Text excerpt:
Brainiac On Banjo: Streaming Ahoy!

The reading today is from the book of Punter, Chapter 9, Verse 17: “All we have to fear, is me.” – Firesign Theater

Presuming climate change doesn’t do us in first, Americans are about a decade way from abandoning the concept of the continuous media vehicle. In English, that means the idea of television (and radio before 1962) had lengthy “seasons” and, if successful, would return for a following season.

Of course, this was well before streaming became a thing.

Unlike the rest of magazine publishing, the comic book medium also was a continuous media vehicle: numbering was consecutive and rarely split into “volumes” of, say, twelve monthly numbers per year. Nobody cares what consecutive issue numbers were applied to Time Magazine in August 1975, but if you ask the issue number for the X-Men cover-dated that same month there are enough comic book enthusiasts who know the answer to that – #94, for those who came in late – to fill Yankee Stadium. At least the #94 that was in use in August, 1975. Around that time, the late, legendary comics retailer Joe Sarno pointed out in an interview if you put consecutive numbering on something, some people are going to collect it.

Entries shown:
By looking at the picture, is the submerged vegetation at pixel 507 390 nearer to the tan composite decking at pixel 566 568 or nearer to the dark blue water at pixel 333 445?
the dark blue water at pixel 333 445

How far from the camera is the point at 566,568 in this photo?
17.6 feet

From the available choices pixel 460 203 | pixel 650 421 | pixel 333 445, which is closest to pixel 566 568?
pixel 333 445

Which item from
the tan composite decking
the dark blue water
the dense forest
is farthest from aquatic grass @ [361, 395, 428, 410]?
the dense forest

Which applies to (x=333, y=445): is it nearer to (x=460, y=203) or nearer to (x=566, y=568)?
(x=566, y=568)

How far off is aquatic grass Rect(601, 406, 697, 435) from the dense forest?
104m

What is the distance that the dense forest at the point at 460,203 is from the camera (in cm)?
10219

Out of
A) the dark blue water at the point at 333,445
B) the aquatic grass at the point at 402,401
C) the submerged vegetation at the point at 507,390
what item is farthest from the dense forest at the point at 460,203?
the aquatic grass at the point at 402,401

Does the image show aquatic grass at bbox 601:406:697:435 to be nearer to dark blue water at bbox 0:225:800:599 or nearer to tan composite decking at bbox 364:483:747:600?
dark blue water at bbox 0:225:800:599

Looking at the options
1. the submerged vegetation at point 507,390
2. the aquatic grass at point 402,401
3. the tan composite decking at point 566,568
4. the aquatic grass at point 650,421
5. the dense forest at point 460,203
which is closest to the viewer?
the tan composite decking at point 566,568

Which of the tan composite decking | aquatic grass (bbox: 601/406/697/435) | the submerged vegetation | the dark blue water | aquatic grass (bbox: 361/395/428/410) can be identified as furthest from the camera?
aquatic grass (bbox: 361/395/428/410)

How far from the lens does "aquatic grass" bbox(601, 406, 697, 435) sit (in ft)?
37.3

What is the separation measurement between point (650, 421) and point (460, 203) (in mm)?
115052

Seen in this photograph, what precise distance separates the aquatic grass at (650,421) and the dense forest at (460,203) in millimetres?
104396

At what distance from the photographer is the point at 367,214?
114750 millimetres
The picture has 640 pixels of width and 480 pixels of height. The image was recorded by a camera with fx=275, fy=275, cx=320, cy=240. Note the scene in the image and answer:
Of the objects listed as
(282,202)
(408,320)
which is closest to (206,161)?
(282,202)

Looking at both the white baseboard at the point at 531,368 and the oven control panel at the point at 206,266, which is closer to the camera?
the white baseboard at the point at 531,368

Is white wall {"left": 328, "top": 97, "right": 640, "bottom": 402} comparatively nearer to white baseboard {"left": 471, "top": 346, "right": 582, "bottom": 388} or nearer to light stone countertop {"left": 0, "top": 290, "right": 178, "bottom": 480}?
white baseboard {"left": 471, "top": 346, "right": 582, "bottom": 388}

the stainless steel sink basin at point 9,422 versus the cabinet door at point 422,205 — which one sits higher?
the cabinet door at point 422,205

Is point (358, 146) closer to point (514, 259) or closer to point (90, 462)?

Actions to take:
A - For the column about continuous media vehicles, decide whether each statement agrees with it. Answer yes or no for each, quoting the deciding words.
(i) The X-Men issue cover-dated August 1975 was #94.
(ii) Comic book numbering was usually split into volumes of twelve monthly numbers per year.
(iii) Joe Sarno was a comics retailer.
B - Carry on the column about continuous media vehicles from its final sentence.
The rows are separate material and have no connection to the column about continuous media vehicles.

The answers:
A -
(i) Yes: "#94, for those who came in late"
(ii) No: "numbering was consecutive and rarely split into “volumes” of, say, twelve monthly numbers per year"
(iii) Yes: "the late, legendary comics retailer Joe Sarno"

B -
I think those sing-along days may be lost to us forever… and I guess I’m okay with that.

Highball #4, interior page

Today, U.S. television has imitated the British style: occasional seasons, each of indeterminate length, followed (sometimes) by subsequent seasons that could pop up months or even years later. This has led to our receiving some of the benefits of the British television system – much better writing, greater casting opportunities, and a more diverse range of styles, topics and talent. We pay a unique price for this: we have no idea if a second season will actually happen and even shows that have been green-lighted for a pick-up have been cancelled. Agents now mutter the phrase “pay or play” in their sleep.

Which brings me to Ahoy Comics. They’ve built this streaming numbering thing into their system from the get-go.

I admire Ahoy, and to be frank I’m a bit jealous. They publish really great stuff employing original stories, concepts and characters with an edge that is both sharp and clever. They are well made, and (by the way) feature a terrific group of witty top-notch writers. Just after I finally abandoned the childish concept of publisher loyalty, these guys figured out how to make it work for the present day markets.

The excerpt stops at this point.